From a Hidden Pivot standpoint, the only thing of interest that occurred in this vehicle last week is that it failed by 11.50 points to hit a juicy target at 7023.00 that I'd advertised.  We were therefore unable to get off an opportune short, not because the target was front-run, but because the gratuitous daily blips that have been passing for rallies lately were too weak to reach it.  A logical conclusion is that the clueless meandering within the channel shown is starting to break down, and that the two recent breaches of the lower line might be significant.  I promised to be sparing in my use of the words 'topping process', but that 's what we are lookng at, it would seem, and it has become almost too tedious to watch.  However, since I always try to leave you with a price target no matter how muddled the price action, I'll proffer a bearish one at 6748.00. which comes from conventional A=7027.25 on Feb 3. It can be traded despite the pattern's obviousness,  but I'll recommend it only to those of you who know how to execute a CI (counterintuitive) entry.
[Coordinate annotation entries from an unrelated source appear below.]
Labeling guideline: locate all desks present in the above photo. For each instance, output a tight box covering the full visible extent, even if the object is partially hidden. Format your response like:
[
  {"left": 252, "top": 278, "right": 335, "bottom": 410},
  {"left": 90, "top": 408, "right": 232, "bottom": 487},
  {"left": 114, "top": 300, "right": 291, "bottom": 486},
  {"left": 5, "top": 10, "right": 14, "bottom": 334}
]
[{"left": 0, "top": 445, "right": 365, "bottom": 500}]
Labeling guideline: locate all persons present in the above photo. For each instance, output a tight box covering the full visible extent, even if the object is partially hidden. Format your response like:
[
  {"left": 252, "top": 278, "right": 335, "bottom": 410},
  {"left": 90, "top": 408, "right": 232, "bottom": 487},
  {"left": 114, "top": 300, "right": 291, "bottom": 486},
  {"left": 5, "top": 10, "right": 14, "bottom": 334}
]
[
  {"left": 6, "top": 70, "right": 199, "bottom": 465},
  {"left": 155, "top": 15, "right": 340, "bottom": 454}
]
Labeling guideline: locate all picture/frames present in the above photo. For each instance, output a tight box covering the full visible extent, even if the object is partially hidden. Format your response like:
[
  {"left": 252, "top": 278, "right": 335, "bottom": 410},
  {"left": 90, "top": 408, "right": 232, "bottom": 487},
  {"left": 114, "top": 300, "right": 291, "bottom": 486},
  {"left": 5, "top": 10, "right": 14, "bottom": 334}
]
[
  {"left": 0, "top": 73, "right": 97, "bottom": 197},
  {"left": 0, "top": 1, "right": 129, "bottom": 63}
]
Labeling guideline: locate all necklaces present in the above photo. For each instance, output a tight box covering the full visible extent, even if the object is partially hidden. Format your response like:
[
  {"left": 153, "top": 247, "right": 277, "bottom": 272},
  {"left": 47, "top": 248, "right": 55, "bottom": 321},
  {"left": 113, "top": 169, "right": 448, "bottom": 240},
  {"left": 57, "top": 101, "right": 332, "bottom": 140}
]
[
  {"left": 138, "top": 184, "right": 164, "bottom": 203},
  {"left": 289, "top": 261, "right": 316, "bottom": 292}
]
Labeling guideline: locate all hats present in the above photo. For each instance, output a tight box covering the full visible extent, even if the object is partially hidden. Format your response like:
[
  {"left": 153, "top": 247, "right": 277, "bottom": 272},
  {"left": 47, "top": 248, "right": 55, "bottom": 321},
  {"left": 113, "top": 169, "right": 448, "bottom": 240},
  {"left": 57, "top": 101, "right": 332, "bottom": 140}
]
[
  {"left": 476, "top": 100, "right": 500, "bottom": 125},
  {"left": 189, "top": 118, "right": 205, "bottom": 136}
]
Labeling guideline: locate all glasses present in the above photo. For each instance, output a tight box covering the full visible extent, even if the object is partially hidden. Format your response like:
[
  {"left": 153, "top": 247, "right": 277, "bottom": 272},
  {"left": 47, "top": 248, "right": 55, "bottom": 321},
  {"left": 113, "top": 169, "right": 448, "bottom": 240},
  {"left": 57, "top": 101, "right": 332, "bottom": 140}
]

AAPL – Apple Computer (Last:264.59)

– Posted in: Current Touts Free Rick's Picks

I restored AAPL to the core list last week with reservations. The company is a dim also-ran in the AI race, having only recently found a partner in Google, the creator of Gemini. There is also the chance Musk will eventually make iPhones obsolete. He keeps insisting that Starlink has no phone on the drawing board, but he's probably just trying to screw with Tim Cooke's head.  When the XPhone finally arrives, with superior hardware and no monthly service charge, that will be it for Apple.  Concerning the chart, AAPL's steep slide on Friday triggered a 'mechanical' buy at the green line (259.09), stop 243.41. Ordinarily, we're supposed to feel queasy about excuting such trades, since they will always be going against the trend. In this case, however, I will recommend it only to Pivoteers who know how to fashion a reverse-pattern trigger that risks no more than $3.00 per share theoretical on the entry.  It should be good for a one-level ride to p=274.76 if it works. _______ UPDATE (Feb 20): The long position suggested from 259.09 ended the week $5 in-the-black. Continue to hold for a shot at 274.76, or even 306.09. You can raise the stop-loss to 255.81.